3Ph. Lacadée soutient que les personnages de Walser renvoient à sa personnalité fragmentée, incapable de fournir à l’Autre une image unitaire et cohérente. La fragmentation semble, d’ailleurs, représenter un trait caractéristique du discours labyrinthique walserien qui met en scène un moi découpé, chaotique, opposé à l’individu solide et harmonieux. L’errance de l’écriture traduit le vagabondage de la vie réelle, mais sert en même temps à « nouer ce qui en lui fuit, se dissocie, s’éparpille en pièces détachées. » Pour l’illustrer, Ph. Lacadée s’interroge sur la figure ambivalente du serviteur chez Walser, qui y recourt afin de maintenir le minimum de lien social. Se vouer au service de l’Autre garantit la liberté sans risquer de s’aliéner. Par ailleurs, c’est Walser lui-même qui déclare que se soumettre, c’est plus raffiné que penser. Cependant, la soumission walserienne est ambiguë puisqu’elle ne suppose pas l’acceptation, mais le rejet ironique de l’Autre. Conscient des règles du jeu social, le serviteur walserien s’en détache, tout en donnant l’impression d’obéissance totale. Grâce à son ironie, il arrive à remplacer le maître et à occuper sa place. Le serviteur se contente d’être « un ravissant zéro tout rond », position qui ferme toute communication et qui protège son espace intime de jouissance.

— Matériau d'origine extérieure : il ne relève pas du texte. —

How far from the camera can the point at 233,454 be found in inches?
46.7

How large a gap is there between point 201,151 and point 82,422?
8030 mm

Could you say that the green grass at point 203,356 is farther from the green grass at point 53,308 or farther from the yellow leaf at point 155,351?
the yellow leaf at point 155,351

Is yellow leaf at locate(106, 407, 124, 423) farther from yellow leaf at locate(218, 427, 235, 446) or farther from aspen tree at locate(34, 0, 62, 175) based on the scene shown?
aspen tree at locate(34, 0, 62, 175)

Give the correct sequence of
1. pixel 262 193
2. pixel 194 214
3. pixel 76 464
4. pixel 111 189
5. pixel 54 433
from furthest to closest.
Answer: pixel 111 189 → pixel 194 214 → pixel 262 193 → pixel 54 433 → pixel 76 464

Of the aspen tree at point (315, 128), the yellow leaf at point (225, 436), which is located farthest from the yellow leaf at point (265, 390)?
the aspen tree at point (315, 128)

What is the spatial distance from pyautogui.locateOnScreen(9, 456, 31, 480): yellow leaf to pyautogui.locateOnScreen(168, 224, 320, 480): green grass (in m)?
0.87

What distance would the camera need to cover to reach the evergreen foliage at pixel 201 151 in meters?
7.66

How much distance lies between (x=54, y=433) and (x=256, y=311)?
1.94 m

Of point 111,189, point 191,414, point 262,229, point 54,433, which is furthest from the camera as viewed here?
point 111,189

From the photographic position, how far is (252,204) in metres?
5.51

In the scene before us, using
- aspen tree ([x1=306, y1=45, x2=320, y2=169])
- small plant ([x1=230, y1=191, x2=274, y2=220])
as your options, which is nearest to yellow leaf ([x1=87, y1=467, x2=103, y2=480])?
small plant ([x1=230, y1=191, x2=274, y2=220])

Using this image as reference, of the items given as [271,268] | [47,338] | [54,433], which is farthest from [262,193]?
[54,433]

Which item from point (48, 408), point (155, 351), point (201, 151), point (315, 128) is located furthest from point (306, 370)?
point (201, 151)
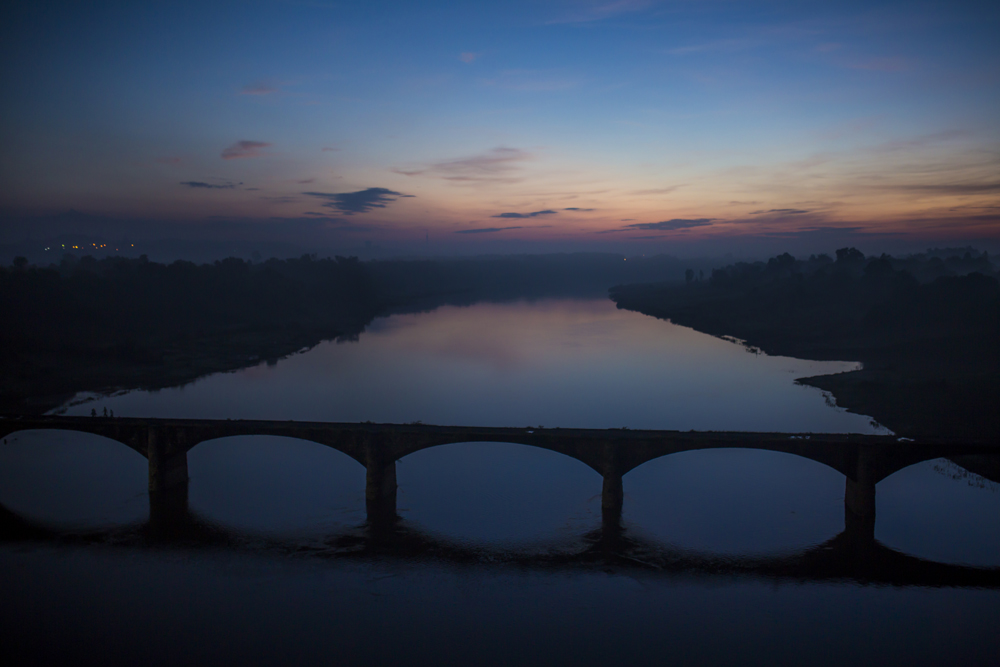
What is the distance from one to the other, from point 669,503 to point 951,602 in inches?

4L’image du serviteur par excellence est donnée par le brigand, le protagoniste du dernier roman de Walser. Pour Ph. Lacadée, le brigand constitue l’alter-ego de Walser et réussit à incarner « l’errance ultime et ironique ». Chez lui, l’absence du phallus est supplantée par la figure de la serveuse. Comme la plupart des personnages walseriens, il est un être non sexué, non divisé par le sexe. Il tire sa satisfaction de l’acte de servir son maître, dans ce cas précis, sa bien-aimée Edith. Néanmoins, le brigand, comme Walser, se proclame un non-dupe, il refuse le sens de l’Autre et choisit de vivre discrètement sans but ni titres. Quoique persécuté en apparence, le brigand incite à la persécution. Sa fausse obéissance est, en fin de compte, le rejet ironique de tout discours figé. Parallèlement, Ph. Lacadée note la duplicité du brigand, scindé entre le promeneur actif et le citoyen commun. Cette dichotomie se reflète dans la conception que Walser a du langage qui oppose « la dynamique vivante », liée au concept walserien de temps présent à « l’ordre conceptuel du temps », associé au temps de l’Autre.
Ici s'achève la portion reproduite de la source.